WHAT THE TASK REQUIRES:
Please answer these from the Hebrews lecture notes:
1. At which church was the course on Hebrews given?
2. What do the notes call Hebrews' primary contribution to NT thought?
3. Whom did many evangelicals in NI regard as a figurehead in past days?

TEXT UNDER STUDY:
((
Continuing the lecture series in Hebrews. Please remember that these notes were written to be spoken, not for written delivery. They are the notes from a course on Hebrews given at Ballynahinch Congregational Church. Lecture four is too long for one post, so it will be posted in three sections. Read Hebrews 5 & 6.

Themes in Hebrews – Lesson 4

Text. Hebrews 5 & 6
A quick overview. The Hebrews Christians, possibly in Italy, are facing a fierce period of persecution, and they are worried. Who wouldn’t be? A suggestion must have been made in the church, that they would be better off returning to their old Judaistic religion. After all Jews enjoyed a measure of protection, and they had so much in their favour. The Jews had angels watching over them. The Jews had Abraham. The Jews had Moses. All that the Christians seem to have is Jesus!

So, the author goes on to explain that Jesus is far superior to the angels, and far superior to the prophets (for Moses was the greatest of the prophets). Because Jesus is superior, we must never go back to anything we had before. The great test of our salvation is that we will persevere, right to the end of life, and we will enter into the rest that God has prepared for us. To help us, the author tells us that we must read God’s Word, and we must pray. There’s yet another temptation to apostatise…

1. The Jews Have a High Priest. Hebrews 4:14-5:9
This course is Themes in Hebrews. We’ve seen two of those themes; the superiority of Christ and the perseverance of the believer. This theme, the Great High Priesthood of Christ is one of the major themes of the book. (The concept of Christ as our Great High Priest is Hebrews’ primary contribution to NT thought). Because of its importance we need to spend some time on this, and this is our introduction to the theme.

Many people value a ‘figurehead’. Nationally, we have great affection for HM the Queen. We value her sense of duty and her dignity. She embodies the values of the nation. Her 2011 Christmas Day Speech was an inspiration; a call for the nation to return to faith in Christ. In times of national distress the reigning monarch became a great asset to the nation. During the Second World War, the role of the king was to inspire the troops and the general population, to give the people courage and comfort, to be with them in a time of great need.
In NI, in past days, many evangelicals regarded Ian Paisley as a figurehead. Even if they did not belong to his denomination, or agree with his politics, they did see him as someone who would be uncompromising in his stand for Christian truth and Christian values.
))
RECORDED INFORMATION:
((
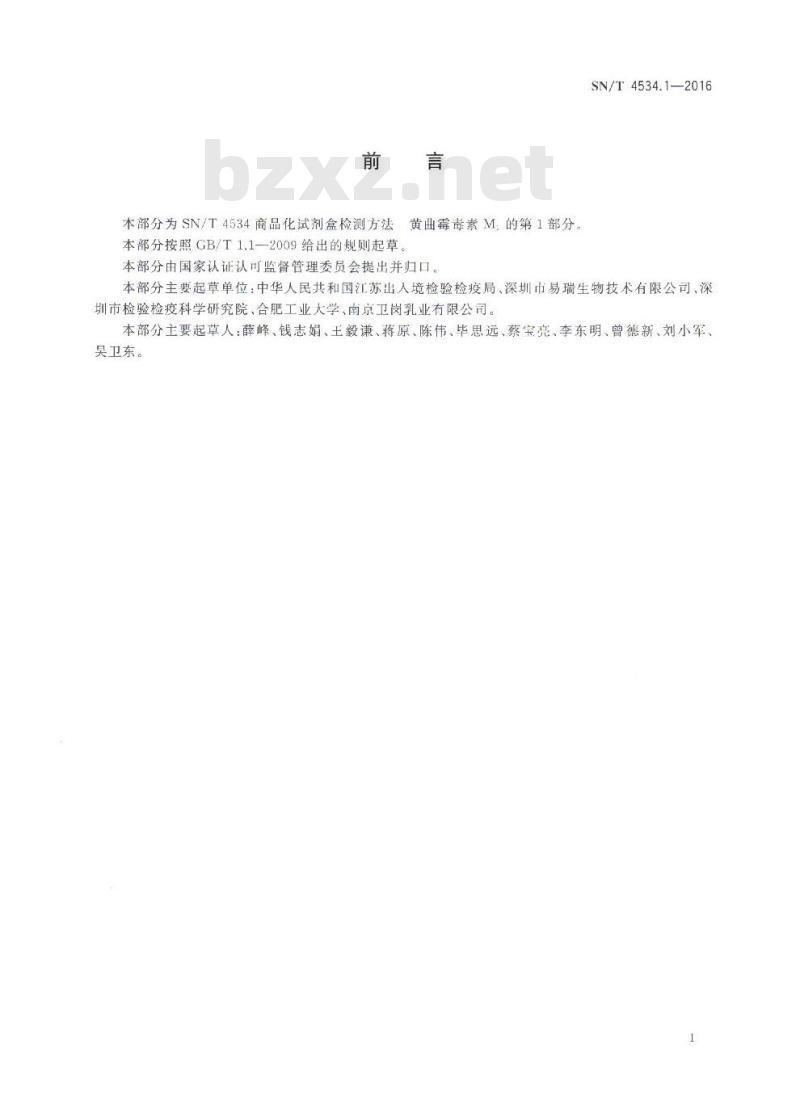 SN/T 4534.1-2016 商品化试剂盒检测方法黄曲霉毒素M1 方法一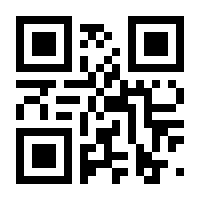 QR-Code zur Seite https://www.isbn.de/9783658146115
))
TASK OUTPUT:
1. Ballynahinch Congregational Church.
2. The concept of Christ as our Great High Priest.
3. Ian Paisley.